Para no desestabilizar la paz y seguridad del país, PGR pide más restricciones para Elba Esther

Un juez federal acordó que las visitas y comunicaciones de Elba Esther solo serán permitidas con las personas previamente autorizadas y, en el caso de sus abogados y personas de confianza, deberán demostrar tal carácter ante los elementos de la AIC.

Luego de que la Procuraduría General de la República (PGR) se quejó de que Elba Esther Gordillo convirtiera su prisión domiciliaria en una “oficina de despacho”, un juez decidió imponer un régimen más restringido para sus visitas y le prohibió establecer comunicación vía telefónica o electrónica con personas no autorizadas judicialmente.

 

El juez sexto de Distrito en Procesos Penales Federales, Alejandro Caballero Vértiz, le dio 24 horas a Gordillo para que le entregue el nombre, identificación oficial y comprobante de domicilio de sus visitantes, así como el carácter de su visita, de acuerdo con reportes del diario Reforma.

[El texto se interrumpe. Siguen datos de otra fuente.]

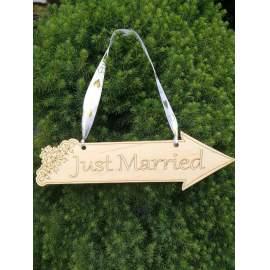 Csipkézett Esküvői és Just Married tábla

“En caso de no dar cumplimiento a lo ordenado, se suspenderán temporalmente las visitas de familiares y amigos de buena reputación, hasta en tanto se haga del conocimiento los datos antes requeridos”, señaló el juez Caballero Vértiz.

Según el acuerdo del juez, las visitas y comunicaciones de la maestra solo serán permitidas con las personas previamente autorizadas y, en el caso de sus abogados y personas de confianza, deberán demostrar tal carácter ante los elementos de la Agencia de Investigación Criminal (AIC) que la vigilan.

Asimismo, establece, “se prohíbe a las personas autorizadas para visitarla el ingreso al inmueble que habita actualmente con cualquier instrumento de comunicación, como en su caso teléfonos, laptops, tabletas digitales, dispositivos de almacenamiento, entre otros”.

Sobre estas restricciones, Marco Antonio del Toro, abogado de Gordillo, dijo que recurrirá este acuerdo del juez porque es violatorio de la privacidad e intimidad de su cliente.

El pasado jueves 8 de febrero, la PGR presentó un escrito dirigido al juez federal Alejandro Caballero Vértiz, para pedir mayor control de la prisión domiciliaria de Gordillo, pues, señaló, la maestra había convertido su departamento de Polanco en una “oficina de despacho” en la que recibe hasta 10 personas por día.

En el texto, la PGR se queja de que la maestra no permita a los elementos de la AIC vigilarla al interior de su departamento, sino en el exterior y periferia del edificio; además, indica, el uso de los medios de comunicación que tiene a su alcance, “podrían desestabilizar la paz y la seguridad del Estado mexicano, por tanto, resulta imperioso que se establezca un régimen de control”.

El documento señala que si bien la PGR no espera que haya una limitación a los derechos de Gordillo, “se solicita llevar un control adecuado dada su condición de procesada, pues es de recordar que no se encuentra en libertad absoluta, sino que su situación jurídica está sub júdice a un proceso penal instruido por delitos considerados como graves”.

Con información de Animal político y Reforma (suscripción necesaria).